So does "24" endorse torture?
Yes. It's true that the torture of Richard, Sarah and Paul doesn't result in any useful information -- and of the three, only left-wing Richard can't forgive CTU for the abuse. Sarah and Paul, by contrast, seem to brush off their unfortunate treatment in recognition that torture can yield reliable intelligence, even if mistakes occur. Hence, as soon as Jack shoots a Marwan associate named Sherak in the leg, the once-recalcitrant terrorist bellows that his comrades are targeting the secretary of defense, who's almost instantaneously kidnapped. (If only Jack had shot him earlier!) Most significantly, Prado's torture yields specific and accurate information on Marwan's whereabouts just after the nuclear warhead is stolen. When Logan's orders to arrest Jack for torturing Prado allow Marwan to escape, the new president loses all confidence in his abilities to defend the country during the unfolding crisis and essentially abdicates his office. Messages don't often come clearer than that.
Or more misleading. First, "24" presents the least likely and most academic of interrogation scenarios, the "ticking bomb" case, where an apprehended suspect is likely to have information that can potentially forestall an imminent attack and the only reasonable way of making him talk is to abuse him. These conditions are practically never met in the real world, and making legal (or, in the show's case, "protocol-based") allowances for ticking-bomb cases inclines interrogators to use in routine cases a tool intended for exceptional ones.
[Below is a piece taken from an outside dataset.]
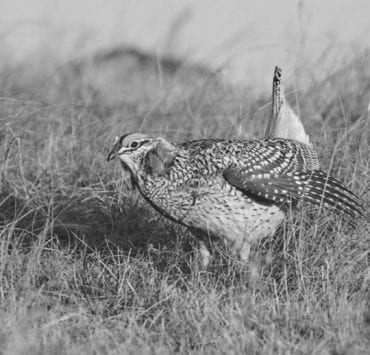 Sharp-tailed grouse dancing on a lek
Such abuses led the Israeli Supreme Court in 1999 to ban the use of "moderate physical and psychological pressure" that a state commission established in 1987 for ticking-bomb cases.
Second, information gleaned from torture is typically worthless. As Magnus Ranstorp, a terrorism expert at the University of St. Andrews in Scotland argues, the most useful intelligence on terrorism comes from "a broader repertoire" of largely psychological tools. CTU's repertoire is almost uniformly physical, which often says more about the quality of the interrogator than the toughness of the detainee. Chris Mackey, a military interrogator who squeezed intelligence from al-Qaida and Taliban detainees in Afghanistan, recalls in his memoir "The Interrogators" how his instructors at Fort Huachuca "hammered home the idea that prisoners being tortured or mentally coerced will say anything, absolutely anything, to stop the pain." Even if we were to posit a real-life ticking bomb case -- with that ticking bomb being a nuclear detonation -- the interrogation methods that "24" says are responsible will most likely endanger American lives by producing bogus information. Not for nothing did John Negroponte, Bush's new intelligence czar, state at his confirmation hearing last month that "not only is torture illegal and reprehensible, but even if it were not so, I don't think it's an effective way of producing useful information."
If we're to take Gordon's theory of "24" as wish-fulfillment seriously, that may be one of the great ironies of the show. When measuring the distance between counterterrorism reality and fantasy, all you have to do, in Kayyem's words, is "compare John Negroponte and Kiefer Sutherland." Who would have thought that Negroponte would emerge from that matchup looking better?